Raylan nodded tiredly. "Fine." He bit the inside of his lip, thinking. "Any word on Hope?"

Art pulled his phone out of his pocket and checked the screen before he answered the question. "Nothing yet." He rubbed his forehead with the side of his thumb. "The security cameras show her leaving with a man who looks like her father. Her mother doesn't know where either of them are. It's being treated as a suspected abduction. Everyone is looking for her."

Raylan nodded, gut telling him this would not have a good outcome. The thought sent a wash of cold through him, making the hairs on his arms stand on end. Happy endings are just for fairy tales, right? He mocked himself.

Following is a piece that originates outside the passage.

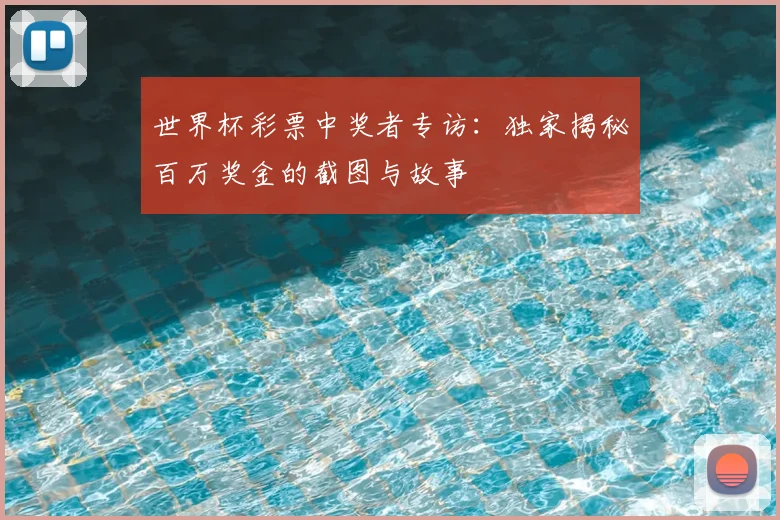 世界杯彩票中奖者专访：独家揭秘百万奖金的截图与故事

"What about the other girls? Did they give us anything useful?" he asked, shoving the dark thoughts to the back of his mind.

"They seem to be recovering well. We're going through their statements now."

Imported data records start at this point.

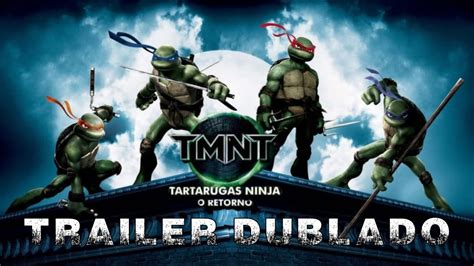 As Tartarugas Ninja O Retorno Trailer Dublado YouTube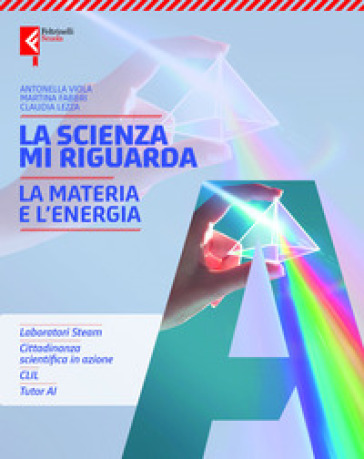 La scienza mi riguarda. Per la Scuola media. Con e-book. Con espansione online. La materia e l'energia-La biodiversità-Il corpo umani-La Terra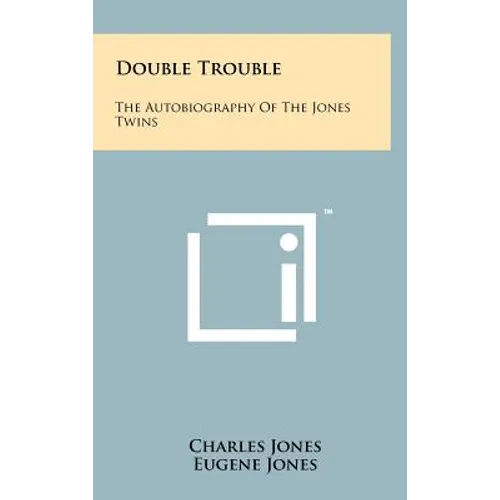 Double Trouble: The Autobiography of the Jones Twins - Hardcover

A ghost of a smile touched Raylan's lips. "That's good. How is the old woman?"

Art sucked in a breath. "She died. the doctor think the stress was too much for her heart."

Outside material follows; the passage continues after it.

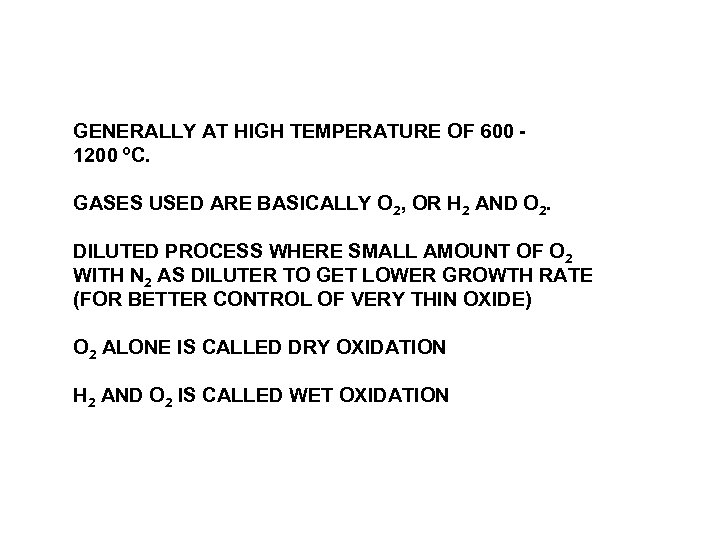 GENERALLY AT HIGH TEMPERATURE OF 600 1200 ºC. GASES USED ARE BASICALLY O 2,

The nagging feeling that things were going to go bad deepened. "Her daughter was the coroner. They snatched her to make her daughter work with them." Raylan shook his head, "There's too many people dying because of this."

Art held his silence for the moment, letting Raylan talk, knowing that the younger man needed to vent his anger before it consumed him. "Christ, Art. What happens if we can't stop this?"

The older man dropped into a chair, stretching his legs out and eyed the other man carefully. This self doubt wasn't like Raylan. Art figured it was the pain or the exhaustion or the sheer damned stress talking. The last week had been tough, by anyone's standards.

"It's falling apart at the seams now." He shrugged. "There's not that many of them left. One of them will break and start talking to us. We just have to keep pressing them until it happens."

Raylan nodded, eyes still shadowed with doubt. "Yeah," he said quietly, gaze trailing towards the window. "I just hope it happens before anyone else gets killed."